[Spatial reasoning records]

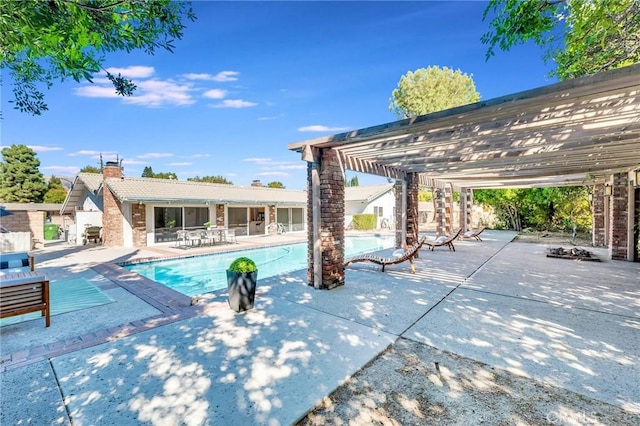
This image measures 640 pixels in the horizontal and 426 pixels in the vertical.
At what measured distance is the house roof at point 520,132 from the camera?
3279 millimetres

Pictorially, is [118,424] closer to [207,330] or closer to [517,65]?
[207,330]

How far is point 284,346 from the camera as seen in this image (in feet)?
11.8

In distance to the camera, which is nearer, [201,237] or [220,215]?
[201,237]

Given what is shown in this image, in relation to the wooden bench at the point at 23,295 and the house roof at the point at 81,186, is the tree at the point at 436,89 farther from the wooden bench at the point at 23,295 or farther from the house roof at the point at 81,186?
the wooden bench at the point at 23,295

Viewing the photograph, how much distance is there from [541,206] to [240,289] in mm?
23544

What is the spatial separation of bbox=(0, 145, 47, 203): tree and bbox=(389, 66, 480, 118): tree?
4339cm

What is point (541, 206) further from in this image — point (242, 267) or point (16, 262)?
point (16, 262)

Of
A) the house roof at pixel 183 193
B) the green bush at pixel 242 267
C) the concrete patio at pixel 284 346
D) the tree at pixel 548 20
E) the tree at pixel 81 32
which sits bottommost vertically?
the concrete patio at pixel 284 346

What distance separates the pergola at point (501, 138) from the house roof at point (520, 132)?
1cm

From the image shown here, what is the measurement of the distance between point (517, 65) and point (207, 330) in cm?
1282

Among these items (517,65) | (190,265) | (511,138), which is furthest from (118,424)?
(517,65)

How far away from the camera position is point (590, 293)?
226 inches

◆ **EXERCISE GOAL**:
Revise the material by replacing every "house roof" with "rooftop", leaving everything else unchanged and omitting the pictures from your answer.

◆ **THE OUTPUT**:
This image measures 640 pixels in the horizontal and 426 pixels in the vertical.
At what measured distance is the rooftop at point 520,132 from the camera?
3279 millimetres

Pictorially, is [118,424] closer to [207,330] or closer to [517,65]?
[207,330]

How far is point 284,346 from the camera as seen in this image (in feet)?
11.8

In distance to the camera, which is nearer, [201,237] or [220,215]?
[201,237]

Given what is shown in this image, in relation to the wooden bench at the point at 23,295 and the rooftop at the point at 81,186, is the tree at the point at 436,89 farther from the wooden bench at the point at 23,295 or farther from the rooftop at the point at 81,186?
the wooden bench at the point at 23,295

Viewing the photograph, how much distance is there from [541,206] to [240,289] in mm?
23544

What is the spatial separation of bbox=(0, 145, 47, 203): tree and bbox=(389, 66, 480, 118): tree?
4339cm

What is point (541, 206) further from in this image — point (242, 267) or point (16, 262)?
point (16, 262)

Of
A) the rooftop at pixel 183 193
B) the green bush at pixel 242 267
C) the concrete patio at pixel 284 346
D) the tree at pixel 548 20
E) the tree at pixel 81 32
which sits bottommost vertically?
the concrete patio at pixel 284 346

What distance separates the pergola at point (501, 138) from the rooftop at point (520, 132)?
1cm

From the image shown here, what is the measurement of the distance between point (517, 65) and point (207, 330) in cm?
1282

Among these items (517,65) | (190,265) | (511,138), which is furthest from (118,424)?
(517,65)

How far away from the camera position is point (590, 293)?
226 inches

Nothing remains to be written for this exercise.